▶ [WRITTEN PROBLEM]: Transcribe, exactly as they appear, only the lines from the one holding "Taking a look" through the end of the entries below.

— start —

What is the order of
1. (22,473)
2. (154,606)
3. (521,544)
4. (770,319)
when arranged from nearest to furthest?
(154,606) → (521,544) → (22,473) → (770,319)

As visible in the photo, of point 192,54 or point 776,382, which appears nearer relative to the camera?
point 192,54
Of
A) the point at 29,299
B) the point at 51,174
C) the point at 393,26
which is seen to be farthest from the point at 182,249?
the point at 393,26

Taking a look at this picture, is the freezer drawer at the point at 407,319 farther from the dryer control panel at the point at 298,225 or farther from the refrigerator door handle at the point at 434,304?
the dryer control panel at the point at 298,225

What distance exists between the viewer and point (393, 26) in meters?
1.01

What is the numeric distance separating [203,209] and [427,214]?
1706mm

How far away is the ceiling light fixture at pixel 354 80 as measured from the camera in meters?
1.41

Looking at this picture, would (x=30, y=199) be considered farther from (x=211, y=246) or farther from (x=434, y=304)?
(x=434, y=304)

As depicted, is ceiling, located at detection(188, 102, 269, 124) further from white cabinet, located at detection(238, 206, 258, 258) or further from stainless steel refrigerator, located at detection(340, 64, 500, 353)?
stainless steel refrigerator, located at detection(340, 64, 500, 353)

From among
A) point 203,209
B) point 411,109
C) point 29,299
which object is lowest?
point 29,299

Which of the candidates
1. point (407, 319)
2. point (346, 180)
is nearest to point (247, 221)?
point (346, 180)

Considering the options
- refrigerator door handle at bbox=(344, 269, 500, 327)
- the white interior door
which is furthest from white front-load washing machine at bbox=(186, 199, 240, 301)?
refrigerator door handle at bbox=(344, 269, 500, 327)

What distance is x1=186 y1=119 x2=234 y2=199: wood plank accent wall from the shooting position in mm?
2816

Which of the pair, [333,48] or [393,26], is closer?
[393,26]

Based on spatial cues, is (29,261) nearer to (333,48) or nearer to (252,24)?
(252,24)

— end —

▶ [FULL OUTPUT]:
Taking a look at this picture, is the freezer drawer at the point at 407,319 farther from the dryer control panel at the point at 298,225 or farther from the refrigerator door handle at the point at 434,304?
the dryer control panel at the point at 298,225

What distance exists between the viewer and point (393, 26) in meters?
1.01

What is the numeric distance separating [203,209] and [427,214]?
1706mm

How far away is the ceiling light fixture at pixel 354 80 as measured from the camera in meters?
1.41

Looking at this picture, would (x=30, y=199) be considered farther from (x=211, y=246) or farther from (x=434, y=304)?
(x=434, y=304)

As depicted, is ceiling, located at detection(188, 102, 269, 124) further from white cabinet, located at detection(238, 206, 258, 258) or further from stainless steel refrigerator, located at detection(340, 64, 500, 353)?
stainless steel refrigerator, located at detection(340, 64, 500, 353)

From among
A) point 203,209
B) point 411,109
C) point 29,299
which object is lowest?
point 29,299

Which of the candidates
1. point (407, 319)
2. point (346, 180)
is nearest to point (247, 221)?
point (346, 180)

Considering the options
- refrigerator door handle at bbox=(344, 269, 500, 327)
- the white interior door
which is furthest from white front-load washing machine at bbox=(186, 199, 240, 301)?
refrigerator door handle at bbox=(344, 269, 500, 327)

What distance is x1=186 y1=119 x2=234 y2=199: wood plank accent wall from the shooting position in mm?
2816

Which of the pair, [333,48] or [393,26], is closer?
[393,26]

Based on spatial cues, is (29,261) nearer to (333,48) or nearer to (252,24)?
(252,24)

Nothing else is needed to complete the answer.